WORK TO COMPLETE
Every record must be retyped as it stands.

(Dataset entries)
== Segment start ==

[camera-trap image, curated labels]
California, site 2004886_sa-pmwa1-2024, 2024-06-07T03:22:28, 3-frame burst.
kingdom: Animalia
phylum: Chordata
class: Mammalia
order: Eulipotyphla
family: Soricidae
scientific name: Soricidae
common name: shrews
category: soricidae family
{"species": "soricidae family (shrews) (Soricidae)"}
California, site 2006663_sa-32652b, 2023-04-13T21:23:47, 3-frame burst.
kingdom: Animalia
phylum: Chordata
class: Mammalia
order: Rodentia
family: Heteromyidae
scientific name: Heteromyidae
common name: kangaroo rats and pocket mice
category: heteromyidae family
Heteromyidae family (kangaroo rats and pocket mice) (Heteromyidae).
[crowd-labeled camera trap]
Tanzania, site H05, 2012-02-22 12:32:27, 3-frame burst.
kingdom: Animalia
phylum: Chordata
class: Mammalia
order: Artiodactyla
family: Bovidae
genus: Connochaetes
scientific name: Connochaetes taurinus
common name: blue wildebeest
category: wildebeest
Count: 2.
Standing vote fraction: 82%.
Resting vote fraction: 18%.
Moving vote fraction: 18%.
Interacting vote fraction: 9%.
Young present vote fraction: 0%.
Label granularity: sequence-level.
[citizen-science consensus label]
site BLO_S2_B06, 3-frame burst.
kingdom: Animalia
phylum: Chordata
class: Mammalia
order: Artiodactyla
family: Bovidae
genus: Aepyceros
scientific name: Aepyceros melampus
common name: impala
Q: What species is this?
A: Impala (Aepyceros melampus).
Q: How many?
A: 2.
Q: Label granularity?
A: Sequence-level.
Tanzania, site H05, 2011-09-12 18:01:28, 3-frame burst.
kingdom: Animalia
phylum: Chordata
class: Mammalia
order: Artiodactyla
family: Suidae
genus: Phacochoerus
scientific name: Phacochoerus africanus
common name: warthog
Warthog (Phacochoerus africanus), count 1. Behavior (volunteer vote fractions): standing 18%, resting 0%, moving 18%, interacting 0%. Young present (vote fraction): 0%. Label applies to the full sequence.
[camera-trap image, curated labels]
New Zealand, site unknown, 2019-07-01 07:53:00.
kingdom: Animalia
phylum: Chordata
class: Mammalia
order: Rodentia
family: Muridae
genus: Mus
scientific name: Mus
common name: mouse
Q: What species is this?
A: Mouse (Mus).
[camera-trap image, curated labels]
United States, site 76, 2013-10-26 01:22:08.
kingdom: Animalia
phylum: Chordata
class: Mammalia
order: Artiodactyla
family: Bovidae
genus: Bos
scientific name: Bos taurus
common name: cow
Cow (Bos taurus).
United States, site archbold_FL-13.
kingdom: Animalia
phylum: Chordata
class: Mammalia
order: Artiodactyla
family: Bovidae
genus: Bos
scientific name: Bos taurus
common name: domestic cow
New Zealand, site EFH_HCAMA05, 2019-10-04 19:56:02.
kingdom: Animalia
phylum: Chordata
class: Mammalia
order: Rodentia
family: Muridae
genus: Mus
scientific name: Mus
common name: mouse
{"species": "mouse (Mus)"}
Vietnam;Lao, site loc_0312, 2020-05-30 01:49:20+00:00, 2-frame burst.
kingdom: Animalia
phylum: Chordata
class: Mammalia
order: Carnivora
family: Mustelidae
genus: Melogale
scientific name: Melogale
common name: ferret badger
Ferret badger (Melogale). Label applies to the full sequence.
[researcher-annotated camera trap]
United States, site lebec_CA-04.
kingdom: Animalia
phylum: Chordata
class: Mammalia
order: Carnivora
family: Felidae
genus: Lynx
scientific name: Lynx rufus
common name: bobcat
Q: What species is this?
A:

== Segment end ==

SOLUTION TO THE PROBLEM
[camera-trap image, curated labels]
California, site 2004886_sa-pmwa1-2024, 2024-06-07T03:22:28, 3-frame burst.
kingdom: Animalia
phylum: Chordata
class: Mammalia
order: Eulipotyphla
family: Soricidae
scientific name: Soricidae
common name: shrews
category: soricidae family
{"species": "soricidae family (shrews) (Soricidae)"}
California, site 2006663_sa-32652b, 2023-04-13T21:23:47, 3-frame burst.
kingdom: Animalia
phylum: Chordata
class: Mammalia
order: Rodentia
family: Heteromyidae
scientific name: Heteromyidae
common name: kangaroo rats and pocket mice
category: heteromyidae family
Heteromyidae family (kangaroo rats and pocket mice) (Heteromyidae).
[crowd-labeled camera trap]
Tanzania, site H05, 2012-02-22 12:32:27, 3-frame burst.
kingdom: Animalia
phylum: Chordata
class: Mammalia
order: Artiodactyla
family: Bovidae
genus: Connochaetes
scientific name: Connochaetes taurinus
common name: blue wildebeest
category: wildebeest
Count: 2.
Standing vote fraction: 82%.
Resting vote fraction: 18%.
Moving vote fraction: 18%.
Interacting vote fraction: 9%.
Young present vote fraction: 0%.
Label granularity: sequence-level.
[citizen-science consensus label]
site BLO_S2_B06, 3-frame burst.
kingdom: Animalia
phylum: Chordata
class: Mammalia
order: Artiodactyla
family: Bovidae
genus: Aepyceros
scientific name: Aepyceros melampus
common name: impala
Q: What species is this?
A: Impala (Aepyceros melampus).
Q: How many?
A: 2.
Q: Label granularity?
A: Sequence-level.
Tanzania, site H05, 2011-09-12 18:01:28, 3-frame burst.
kingdom: Animalia
phylum: Chordata
class: Mammalia
order: Artiodactyla
family: Suidae
genus: Phacochoerus
scientific name: Phacochoerus africanus
common name: warthog
Warthog (Phacochoerus africanus), count 1. Behavior (volunteer vote fractions): standing 18%, resting 0%, moving 18%, interacting 0%. Young present (vote fraction): 0%. Label applies to the full sequence.
[camera-trap image, curated labels]
New Zealand, site unknown, 2019-07-01 07:53:00.
kingdom: Animalia
phylum: Chordata
class: Mammalia
order: Rodentia
family: Muridae
genus: Mus
scientific name: Mus
common name: mouse
Q: What species is this?
A: Mouse (Mus).
[camera-trap image, curated labels]
United States, site 76, 2013-10-26 01:22:08.
kingdom: Animalia
phylum: Chordata
class: Mammalia
order: Artiodactyla
family: Bovidae
genus: Bos
scientific name: Bos taurus
common name: cow
Cow (Bos taurus).
United States, site archbold_FL-13.
kingdom: Animalia
phylum: Chordata
class: Mammalia
order: Artiodactyla
family: Bovidae
genus: Bos
scientific name: Bos taurus
common name: domestic cow
New Zealand, site EFH_HCAMA05, 2019-10-04 19:56:02.
kingdom: Animalia
phylum: Chordata
class: Mammalia
order: Rodentia
family: Muridae
genus: Mus
scientific name: Mus
common name: mouse
{"species": "mouse (Mus)"}
Vietnam;Lao, site loc_0312, 2020-05-30 01:49:20+00:00, 2-frame burst.
kingdom: Animalia
phylum: Chordata
class: Mammalia
order: Carnivora
family: Mustelidae
genus: Melogale
scientific name: Melogale
common name: ferret badger
Ferret badger (Melogale). Label applies to the full sequence.
[researcher-annotated camera trap]
United States, site lebec_CA-04.
kingdom: Animalia
phylum: Chordata
class: Mammalia
order: Carnivora
family: Felidae
genus: Lynx
scientific name: Lynx rufus
common name: bobcat
Q: What species is this?
A:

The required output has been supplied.